Constater que la société a respecté les dispositions légales qui lui imposaient de consulter les délégués du personnel avant de prendre sa décision de licenciement pour inaptitude physique à l'emploi, après que Mme [F] a refusé la proposition de reclassement au siège qui lui avait été faite,

Rejeter par voie de conséquence ses demandes de condamnations indemnitaires complémentaires formulées dans les suites de cette demande de prononcé d'une nullité,

Rejeter en tout état de cause l'ensemble des demandes d'indemnité complémentaire présentées par Mme [F] totalement infondées pour avoir été réglée de ce qui lui était dû dans les suites de son licenciement pour inaptitude physique à l'emploi,

Rejeter de ce chef sa demande de condamnation aux fins d'obtenir une somme de 10 000 euros à titre de dommages et intérêts en réparation de l'agression sexuelle qu'elle déclare avoir subie sur son lieu de travail,

Rejeter les demandes qu'elle formule sur le fondement des dispositions de l'article 700 du code de procédure civile🏛, aux fins d'obtenir la condamnation de la concluante à lui payer la somme de 6 000 euros,

Accueillir en revanche sa demande reconventionnelle à l'encontre de Mme [F] à lui payer une somme de 1 000 euros sur le fondement de ce texte,

Condamner la même à supporter les éventuels dépens qui auraient pu être exposés ou qui le seront dans les suites de l'arrêt à intervenir.

Travail à réaliser> Mettez à jour le texte sur le licenciement en reproduisant tout ce qui va de « Accueillir en revanche » jusqu'à « l'arrêt à intervenir. », où « dépens » sera remplacé par « frais ».

Section des données>
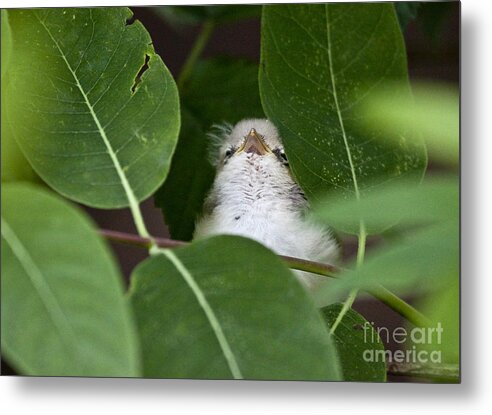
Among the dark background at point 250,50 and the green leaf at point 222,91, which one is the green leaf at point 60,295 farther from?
the green leaf at point 222,91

Résultat de l'exercice>
Accueillir en revanche sa demande reconventionnelle à l'encontre de Mme [F] à lui payer une somme de 1 000 euros sur le fondement de ce texte,

Condamner la même à supporter les éventuels frais qui auraient pu être exposés ou qui le seront dans les suites de l'arrêt à intervenir.